I have been using a Beam pipeline examples as a guide in an attempt to load files from S3 for my pipeline. Like in the examples I have defined my own PipelineOptions
that also extends S3Options and I am attempting to use the DefaultAWSCredentialsProviderChain. The code to configure this is:
MyPipelineOptions options = PipelineOptionsFactory.fromArgs(args).as(MyPipelineOptions.class);
options.setAwsCredentialsProvider(new DefaultAWSCredentialsProviderChain());
When I run it from Intellij it works fine using the Direct Runner but when I package it as a jar and it execute it (also using the Direct Runner) I see:
Exception in thread "main" java.lang.IllegalArgumentException: PipelineOptions specified failed to serialize to JSON.
at org.apache.beam.runners.direct.DirectRunner.run(DirectRunner.java:166)
at org.apache.beam.runners.direct.DirectRunner.run(DirectRunner.java:67)
at org.apache.beam.sdk.Pipeline.run(Pipeline.java:313)
at org.apache.beam.sdk.Pipeline.run(Pipeline.java:299)
at a.b.c.beam.CleanSkeleton.runPipeline(CleanSkeleton.java:69)
at a.b.c.beam.CleanSkeleton.main(CleanSkeleton.java:53)
Caused by: com.fasterxml.jackson.databind.JsonMappingException: Unexpected IOException (of type java.io.IOException): Failed to serialize and deserialize property 'awsCredentialsProvider' with value 'com.amazonaws.auth.DefaultAWSCredentialsProviderChain@40f33492'
at com.fasterxml.jackson.databind.JsonMappingException.fromUnexpectedIOE(JsonMappingException.java:338)

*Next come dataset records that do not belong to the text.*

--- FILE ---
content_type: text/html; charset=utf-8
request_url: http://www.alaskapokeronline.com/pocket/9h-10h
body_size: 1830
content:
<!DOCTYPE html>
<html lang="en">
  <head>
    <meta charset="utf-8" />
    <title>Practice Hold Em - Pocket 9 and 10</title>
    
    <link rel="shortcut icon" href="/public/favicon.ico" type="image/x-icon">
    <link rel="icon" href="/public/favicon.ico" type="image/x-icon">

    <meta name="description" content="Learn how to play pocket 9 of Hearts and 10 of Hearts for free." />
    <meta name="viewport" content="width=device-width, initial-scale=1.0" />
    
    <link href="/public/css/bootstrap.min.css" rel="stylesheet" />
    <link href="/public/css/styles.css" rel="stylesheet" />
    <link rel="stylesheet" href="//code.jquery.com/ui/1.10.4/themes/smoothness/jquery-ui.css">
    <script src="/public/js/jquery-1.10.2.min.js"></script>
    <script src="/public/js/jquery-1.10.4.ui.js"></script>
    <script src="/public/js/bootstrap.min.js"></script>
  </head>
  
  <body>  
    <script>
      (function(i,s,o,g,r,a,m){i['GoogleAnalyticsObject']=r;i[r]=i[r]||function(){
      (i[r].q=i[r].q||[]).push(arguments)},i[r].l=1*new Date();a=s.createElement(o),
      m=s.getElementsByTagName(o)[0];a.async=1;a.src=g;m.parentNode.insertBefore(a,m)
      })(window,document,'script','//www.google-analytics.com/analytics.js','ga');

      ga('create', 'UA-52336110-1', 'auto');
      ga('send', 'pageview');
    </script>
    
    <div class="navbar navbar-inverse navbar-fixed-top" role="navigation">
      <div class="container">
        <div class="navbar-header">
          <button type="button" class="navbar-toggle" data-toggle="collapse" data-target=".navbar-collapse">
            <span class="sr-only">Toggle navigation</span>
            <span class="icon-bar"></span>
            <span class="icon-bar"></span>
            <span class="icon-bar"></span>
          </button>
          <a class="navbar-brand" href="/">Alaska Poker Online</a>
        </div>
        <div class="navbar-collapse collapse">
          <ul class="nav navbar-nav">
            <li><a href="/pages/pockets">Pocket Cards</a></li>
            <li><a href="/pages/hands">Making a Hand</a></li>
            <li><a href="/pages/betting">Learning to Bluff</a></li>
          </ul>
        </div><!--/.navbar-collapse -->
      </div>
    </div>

at com.fasterxml.jackson.databind.ObjectMapper.writeValueAsBytes(ObjectMapper.java:3247)
at org.apache.beam.runners.direct.DirectRunner.run(DirectRunner.java:163)
... 5 more
I am using gradle to build my jar with the following task:
jar {
manifest {
attributes (
'Main-Class': 'a.b.c.beam.CleanSkeleton'
from {
configurations.runtimeClasspath.collect { it.isDirectory() ? it : zipTree(it) }
from('src') {
include '/main/resources/*'
zip64 true
exclude 'META-INF/*.RSA', 'META-INF/*.SF', 'META-INF/*.DSA'
The problem was occuring because when the the fat/uber jar was being created, files in META-INF/serivces
where being overwritten by duplicate files. Specifically com.fasterxml.jackson.databind.Module
where a number of Jackson modules needed to be defined but where missing. These include org.apache.beam.sdk.io.aws.options.AwsModule
and com.fasterxml.jackson.datatype.joda.JodaModule
. The code in the DirectRunner
instantiates the ObjectMapper
like so :
new ObjectMapper()
relies on java.util.ServiceLoader
which locates services from META-INF/services/
The solution was to use the gradle Shadow plugin to build the fat/uber jar and configure it to merge the services files:
apply plugin: 'com.github.johnrengelman.shadow'
shadowJar {
zip64 true